People will be irrational with or without religion, so I don't think it really matters.
Not sure about whether or not the Koran allows for a future prophet, nor do I know if the OT provided for the possibility of Jesus.
Irrational is not a problem.
Violently coercive is the problem.
The answer is ISIS directs some attacks and inspires others.
I see its America's fault. actually it does not matter if its internal or external since it is promoted from the outside terrorist group. If action is taken to silence the terror group such that they are shown to be both inept and have nothing to offer then the internal terrorist will no longer have an outside source for their weapons. Yes internal terrorist will always exist but they will have fewer resources and maybe just join a useless nazi organization.
The warmongers should bomb where the Isis magazine Dabiq is published. That's probably somewhere around Herndon, VA!

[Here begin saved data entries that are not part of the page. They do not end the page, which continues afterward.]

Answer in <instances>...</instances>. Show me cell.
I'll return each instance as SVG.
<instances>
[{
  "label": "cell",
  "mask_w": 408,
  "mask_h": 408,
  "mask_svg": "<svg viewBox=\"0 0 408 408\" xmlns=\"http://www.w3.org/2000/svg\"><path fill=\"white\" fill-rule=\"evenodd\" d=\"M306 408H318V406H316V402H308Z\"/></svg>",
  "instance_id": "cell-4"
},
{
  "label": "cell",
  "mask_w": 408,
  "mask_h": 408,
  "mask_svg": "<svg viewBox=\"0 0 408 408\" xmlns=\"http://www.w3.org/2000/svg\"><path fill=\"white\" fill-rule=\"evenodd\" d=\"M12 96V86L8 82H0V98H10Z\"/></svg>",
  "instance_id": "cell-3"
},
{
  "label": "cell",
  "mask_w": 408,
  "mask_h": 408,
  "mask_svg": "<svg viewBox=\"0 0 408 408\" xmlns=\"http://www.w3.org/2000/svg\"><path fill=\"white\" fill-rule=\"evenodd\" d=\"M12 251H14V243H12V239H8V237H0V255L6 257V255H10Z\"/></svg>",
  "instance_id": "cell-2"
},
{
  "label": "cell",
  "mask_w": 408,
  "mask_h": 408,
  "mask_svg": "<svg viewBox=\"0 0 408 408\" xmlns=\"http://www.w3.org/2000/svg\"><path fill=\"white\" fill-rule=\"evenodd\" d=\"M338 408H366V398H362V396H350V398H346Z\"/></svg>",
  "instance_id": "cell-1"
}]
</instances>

ISIS is something our governments and most experts clearly don't understand. I won't pretend to either but I do think writing them off as a mere Islamic inspired terrorist group greatly underestimates them and their appeal.
Are terrorists really militant activists, or simply a deranged criminal element?
Embrace the healing power of and.
"Directed", or "Inspired"?
I'm sure that difference is quite a comfort to the families of those that died.
Nick, get your head out of your ass.
No, no, it's not as bad. Just following orders being much worse than just following guidelines.